Heilbroner Center Visiting Scholar June Sekera (Public Economy) is launching a new project on carbon capture and sequestration, supported by a $75,000 grant from the Rockefeller Brothers Fund. The principal product will be a “dashboard” tool for policymakers that displays the resource costs and environmental impacts for a range of approaches to atmospheric carbon reduction. The aim of the dashboard is to convert complexity into simplicity, using data and metrics to create a decision support tool so that policymakers can easily see the biophysical effects of their decisions in terms of resource usage, biophysical impacts and potential benefits and harms for frontline communities.
As the impacts of climate change become more visible and dramatic, calls for government funding of “carbon dioxide removal” are growing. The U.S. Congress and many other governments are acting. Under a previous grant from the Rockefeller Family Fund, Sekera and New School PhD candidate Andreas Lichtenberger analyzed the scientific literature on carbon capture from a public policy perspective, using a lens of “collective biophysical need.” Their findings were published in October 2020 in the journal Biophysical Economics and Sustainability: “Assessing Carbon Capture: Public Policy, Science and Societal Need; A review of the literature on industrial carbon removal.”

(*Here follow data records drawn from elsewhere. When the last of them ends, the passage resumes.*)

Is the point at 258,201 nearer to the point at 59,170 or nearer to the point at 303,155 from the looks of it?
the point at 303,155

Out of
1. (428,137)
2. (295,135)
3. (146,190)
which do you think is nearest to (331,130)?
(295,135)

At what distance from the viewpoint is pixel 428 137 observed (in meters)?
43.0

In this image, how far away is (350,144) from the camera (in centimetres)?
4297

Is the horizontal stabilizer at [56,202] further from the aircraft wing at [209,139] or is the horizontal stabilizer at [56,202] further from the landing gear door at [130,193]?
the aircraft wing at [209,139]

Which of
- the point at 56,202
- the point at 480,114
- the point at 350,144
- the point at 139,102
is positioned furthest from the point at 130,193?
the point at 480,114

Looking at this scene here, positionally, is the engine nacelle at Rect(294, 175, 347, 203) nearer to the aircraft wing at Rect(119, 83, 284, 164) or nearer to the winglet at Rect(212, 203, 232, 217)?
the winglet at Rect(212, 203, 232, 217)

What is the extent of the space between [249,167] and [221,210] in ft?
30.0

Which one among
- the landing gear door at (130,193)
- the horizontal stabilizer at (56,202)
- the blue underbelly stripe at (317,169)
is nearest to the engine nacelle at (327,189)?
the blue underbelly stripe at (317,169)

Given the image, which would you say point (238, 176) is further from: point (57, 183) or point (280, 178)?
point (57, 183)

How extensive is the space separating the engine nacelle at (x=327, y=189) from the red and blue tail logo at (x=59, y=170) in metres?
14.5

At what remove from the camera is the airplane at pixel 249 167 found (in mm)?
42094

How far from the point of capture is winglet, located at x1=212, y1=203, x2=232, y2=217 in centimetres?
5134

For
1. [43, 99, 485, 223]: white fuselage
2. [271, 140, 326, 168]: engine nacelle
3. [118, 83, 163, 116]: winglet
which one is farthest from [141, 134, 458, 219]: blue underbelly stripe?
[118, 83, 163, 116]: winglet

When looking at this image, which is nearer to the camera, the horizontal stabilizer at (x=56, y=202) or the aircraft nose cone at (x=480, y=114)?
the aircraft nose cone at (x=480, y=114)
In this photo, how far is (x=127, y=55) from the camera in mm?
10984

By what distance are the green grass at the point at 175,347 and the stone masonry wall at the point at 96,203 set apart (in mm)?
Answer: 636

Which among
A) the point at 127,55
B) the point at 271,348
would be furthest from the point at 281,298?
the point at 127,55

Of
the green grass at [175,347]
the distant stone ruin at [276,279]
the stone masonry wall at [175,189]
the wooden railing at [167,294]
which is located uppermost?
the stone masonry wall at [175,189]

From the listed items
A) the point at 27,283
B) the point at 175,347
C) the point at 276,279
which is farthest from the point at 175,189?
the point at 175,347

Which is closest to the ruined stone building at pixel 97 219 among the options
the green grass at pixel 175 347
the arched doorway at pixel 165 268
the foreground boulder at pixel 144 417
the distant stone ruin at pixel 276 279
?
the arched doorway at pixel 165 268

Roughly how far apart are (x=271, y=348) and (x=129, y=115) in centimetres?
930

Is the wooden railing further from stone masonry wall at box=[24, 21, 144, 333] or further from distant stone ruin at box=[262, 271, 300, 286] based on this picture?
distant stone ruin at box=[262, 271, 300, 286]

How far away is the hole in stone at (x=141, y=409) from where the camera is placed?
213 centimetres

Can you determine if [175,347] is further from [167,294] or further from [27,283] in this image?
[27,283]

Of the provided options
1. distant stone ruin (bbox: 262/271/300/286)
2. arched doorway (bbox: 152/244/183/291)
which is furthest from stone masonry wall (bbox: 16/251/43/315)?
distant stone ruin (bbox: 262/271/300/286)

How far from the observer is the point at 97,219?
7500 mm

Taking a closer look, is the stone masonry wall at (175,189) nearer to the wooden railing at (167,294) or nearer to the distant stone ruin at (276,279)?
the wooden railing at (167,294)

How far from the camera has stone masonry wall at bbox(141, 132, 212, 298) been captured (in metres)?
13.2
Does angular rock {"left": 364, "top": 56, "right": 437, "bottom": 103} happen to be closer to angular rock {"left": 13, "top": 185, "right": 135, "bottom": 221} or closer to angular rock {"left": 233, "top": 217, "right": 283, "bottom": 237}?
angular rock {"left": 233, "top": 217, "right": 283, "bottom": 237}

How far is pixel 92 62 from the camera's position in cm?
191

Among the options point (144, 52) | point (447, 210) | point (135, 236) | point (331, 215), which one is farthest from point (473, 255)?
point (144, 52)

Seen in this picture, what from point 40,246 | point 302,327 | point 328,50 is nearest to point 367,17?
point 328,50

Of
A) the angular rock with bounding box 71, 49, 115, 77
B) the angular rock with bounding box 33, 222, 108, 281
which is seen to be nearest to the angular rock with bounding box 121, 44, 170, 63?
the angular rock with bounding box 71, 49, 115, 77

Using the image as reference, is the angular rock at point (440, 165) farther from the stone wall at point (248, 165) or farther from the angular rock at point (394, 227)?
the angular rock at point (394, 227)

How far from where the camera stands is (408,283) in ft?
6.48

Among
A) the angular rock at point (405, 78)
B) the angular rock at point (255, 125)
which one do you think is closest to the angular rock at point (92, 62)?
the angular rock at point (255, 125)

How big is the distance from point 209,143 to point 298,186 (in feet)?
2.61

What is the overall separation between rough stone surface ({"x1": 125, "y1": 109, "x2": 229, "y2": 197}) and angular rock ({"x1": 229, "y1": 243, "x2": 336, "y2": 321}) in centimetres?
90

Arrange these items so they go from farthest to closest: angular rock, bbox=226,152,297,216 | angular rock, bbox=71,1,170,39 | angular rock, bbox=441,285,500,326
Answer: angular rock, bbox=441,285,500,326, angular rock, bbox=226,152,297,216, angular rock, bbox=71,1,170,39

Their research revealed that the carbon capture methods being subsidized by the U.S. government are largely counter-productive: the methods authorized can actually put more carbon into the air than they remove. Under the banner of climate change mitigation, these subsidies for commercial carbon capture also include oil extraction, thereby providing further taxpayer underwriting of oil production and prolonging fossil fuel use.
The new project will gather data on biological methods of carbon sequestration and array the metrics on both biological and industrial methods using infographics so that the differences in resource usage and environmental impacts can be quickly and easily discerned.